··· QUOTED PASSAGE ···

# Pioneer Elite SC-27



## Hagar1 (Sep 18, 2009)

Are there no Pioneer Elite SC-27 owners here?

I was wondering if any SC-27 owners had any experiences with the DSP effects.

Especially the STADIUM effect. It just doesn't work for me at all


----------



## buddf (Jun 20, 2006)

Many may not use the effects...I prefer as pure a sound as possible. That may be why there are no replies.

Why do you say it does not work?


----------



## walshy2 (Sep 9, 2010)

I must say, I have no problems its the best sound I have heard:T:


----------



## Hagar1 (Sep 18, 2009)

When you say you have no problems, you mean when you select "Stadium", you get a stadium effect? Something you notice?

You'd be the first.:scratch:


----------



## Hagar1 (Sep 18, 2009)

buddf said:


> Many may not use the effects...I prefer as pure a sound as possible. That may be why there are no replies.
> 
> Why do you say it does not work?


Ya, I got that alot at another forum. I know its might be sacrilege but I do like football and when I had a Pioneer VSX-1015, Stadium worked like a charm. Made me feel I was at the game. I just liked it.

Now I've gone to a 1018 and now a SC-27 and the DSP effect's simply don't work. Many don't care if they work or not, no biggie.

But do they not care because it don't work and they don't want to find it to be a annoyance or they really don't care.

I'd make the argument if its all about being pure, then I sure don't want to hear a fellow SC-27 owner is watching American idol on his big screen.addle:


----------



## Hagar1 (Sep 18, 2009)

Anyone with one of these receivers, look at your remote and tell me if your Category/Ipod ctrl button sticks. So far I've found two remotes were that button is sticky? A little thing but curious.

··· RECORDS ···

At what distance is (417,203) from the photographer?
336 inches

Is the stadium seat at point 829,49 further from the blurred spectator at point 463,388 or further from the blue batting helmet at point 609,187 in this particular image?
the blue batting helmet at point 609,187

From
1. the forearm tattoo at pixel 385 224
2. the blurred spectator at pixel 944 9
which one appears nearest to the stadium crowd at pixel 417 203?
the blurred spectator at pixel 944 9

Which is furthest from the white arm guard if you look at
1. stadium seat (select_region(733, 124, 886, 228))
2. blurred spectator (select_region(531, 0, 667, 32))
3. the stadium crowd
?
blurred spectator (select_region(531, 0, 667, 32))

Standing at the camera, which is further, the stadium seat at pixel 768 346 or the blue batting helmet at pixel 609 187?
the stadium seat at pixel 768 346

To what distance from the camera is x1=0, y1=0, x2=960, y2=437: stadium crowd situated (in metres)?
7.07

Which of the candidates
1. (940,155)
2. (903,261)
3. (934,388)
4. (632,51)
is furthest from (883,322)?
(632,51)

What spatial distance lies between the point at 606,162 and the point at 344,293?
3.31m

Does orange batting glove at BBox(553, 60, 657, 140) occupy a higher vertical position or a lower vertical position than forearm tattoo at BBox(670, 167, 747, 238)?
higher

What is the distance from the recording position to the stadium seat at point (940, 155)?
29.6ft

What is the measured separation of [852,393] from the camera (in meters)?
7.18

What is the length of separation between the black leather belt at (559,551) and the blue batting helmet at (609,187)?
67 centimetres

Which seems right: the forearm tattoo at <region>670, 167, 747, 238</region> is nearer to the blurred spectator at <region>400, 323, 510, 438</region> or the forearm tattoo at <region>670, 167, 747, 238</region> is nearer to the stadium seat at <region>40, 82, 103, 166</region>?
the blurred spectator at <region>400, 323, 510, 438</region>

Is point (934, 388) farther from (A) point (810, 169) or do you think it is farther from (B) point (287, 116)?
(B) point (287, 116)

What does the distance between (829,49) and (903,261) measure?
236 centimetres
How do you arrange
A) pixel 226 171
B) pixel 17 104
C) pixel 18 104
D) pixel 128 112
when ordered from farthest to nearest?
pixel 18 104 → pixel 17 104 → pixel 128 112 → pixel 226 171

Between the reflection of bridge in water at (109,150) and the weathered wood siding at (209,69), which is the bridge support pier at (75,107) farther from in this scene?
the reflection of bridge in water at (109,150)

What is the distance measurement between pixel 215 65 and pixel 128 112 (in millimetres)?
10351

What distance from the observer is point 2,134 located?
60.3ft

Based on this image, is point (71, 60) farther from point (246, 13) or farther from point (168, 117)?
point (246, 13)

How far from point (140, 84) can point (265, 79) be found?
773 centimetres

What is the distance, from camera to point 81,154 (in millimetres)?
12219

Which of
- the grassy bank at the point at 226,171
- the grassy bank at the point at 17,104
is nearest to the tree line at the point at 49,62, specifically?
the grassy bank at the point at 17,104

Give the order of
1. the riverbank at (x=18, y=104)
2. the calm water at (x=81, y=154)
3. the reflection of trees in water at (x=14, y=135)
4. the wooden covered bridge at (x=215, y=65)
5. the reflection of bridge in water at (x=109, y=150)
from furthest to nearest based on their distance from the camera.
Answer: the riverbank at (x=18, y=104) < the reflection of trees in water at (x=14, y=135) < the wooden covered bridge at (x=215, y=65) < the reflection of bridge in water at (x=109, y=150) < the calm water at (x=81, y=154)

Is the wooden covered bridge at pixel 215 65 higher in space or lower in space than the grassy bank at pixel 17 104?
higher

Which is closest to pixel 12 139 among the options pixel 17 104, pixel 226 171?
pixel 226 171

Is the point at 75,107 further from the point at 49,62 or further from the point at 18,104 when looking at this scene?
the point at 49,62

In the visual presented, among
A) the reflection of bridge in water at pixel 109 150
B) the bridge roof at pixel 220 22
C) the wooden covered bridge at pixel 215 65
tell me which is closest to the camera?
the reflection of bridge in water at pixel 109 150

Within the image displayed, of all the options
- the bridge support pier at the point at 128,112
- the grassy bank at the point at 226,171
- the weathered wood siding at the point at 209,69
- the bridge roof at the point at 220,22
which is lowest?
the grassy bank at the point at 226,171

···

— ACTIONS TO TAKE —
1. Can you reproduce the part of the Pioneer Elite SC-27 thread that opens with the words containing "I was wondering" and closes with "(Jun 20, 2006)"?
2. How would you render this sentence from the Pioneer Elite SC-27 thread in Spanish: "I was wondering if any SC-27 owners had any experiences with the DSP effects."
3. Could you write what comes next in the Pioneer Elite SC-27 thread, picking up after its final post?

— RESULTS FOR THE EXERCISE —
1.
I was wondering if any SC-27 owners had any experiences with the DSP effects.

Especially the STADIUM effect. It just doesn't work for me at all


----------



## buddf (Jun 20, 2006)

2. Me preguntaba si algún propietario del SC-27 tenía experiencia con los efectos DSP.

3.
And I've still to find someone who has this unit to say if there sound processor works, ie sports stadium sounds like a sports stadium.


----------



## Hagar1 (Sep 18, 2009)

I'm the only one here? echo echo....

Anyone using the MCACC setup and running a pair of Klipsch La Scalas?

Wondering if your volume was set at the -10? All the other speakers were set about right.

strange


----------



## digit119 (May 22, 2011)

I run a sc-09 as pure as possible. The dsp modes just don't work that well. I want to here exactly what the artist inteded us to hear, if it's a good recording then it will sound great. If it's a poor recording, it will sound the way that it was intended to- bad.


----------



## Hagar1 (Sep 18, 2009)

Congrats on owning a 09, but you said your DSP (digital signal processing) doesn't work for you? While I do enjoy music as it is intended and lets not get into the pros or cons of using a graphic eq, BUT when I'm watching football (the only sport I watch) I'd like to hear that stadium sound effect IF it worked!

As for me and my SC27, none of the DSP's work. It makes no changes and I've battled this with a 1018 I still own. A 1015 I had worked great.

and so it goes:foottap:


----------



## digit119 (May 22, 2011)

Have you contacted Pioneer regarding this? have you also tried a master reset on the amp? Sometimes that works


----------



## Hagar1 (Sep 18, 2009)

Thanks, I appreciate input. 

Some time ago I asked fellow 1018 and SC27 owners if they would try any DSP's themselves. The results were less then expected. Those that tried said it didn't do anything for them either but no big deal, they don't use DSP as its considered taboo, evil, wrong, sacrilegious! I got every excuse but in the end, it didn't seem to work.

Contacting Pioneer resulted in a convoluted I should have to do what to get a feature to work and that didn't work. I'll have to find that response and post it.

But asking, what happens if you try any of the DSP modes especially stadium. Do you get that full echo effect?


----------



## digit119 (May 22, 2011)

I'll give it a shot and let you know.


----------



## Tx_Bandit (May 17, 2011)

Hagar1 said:


> Thanks, I appreciate input.
> 
> Some time ago I asked fellow 1018 and SC27 owners if they would try any DSP's themselves. The results were less then expected. Those that tried said it didn't do anything for them either but no big deal, they don't use DSP as its considered taboo, evil, wrong, sacrilegious! I got every excuse but in the end, it didn't seem to work.
> 
> ...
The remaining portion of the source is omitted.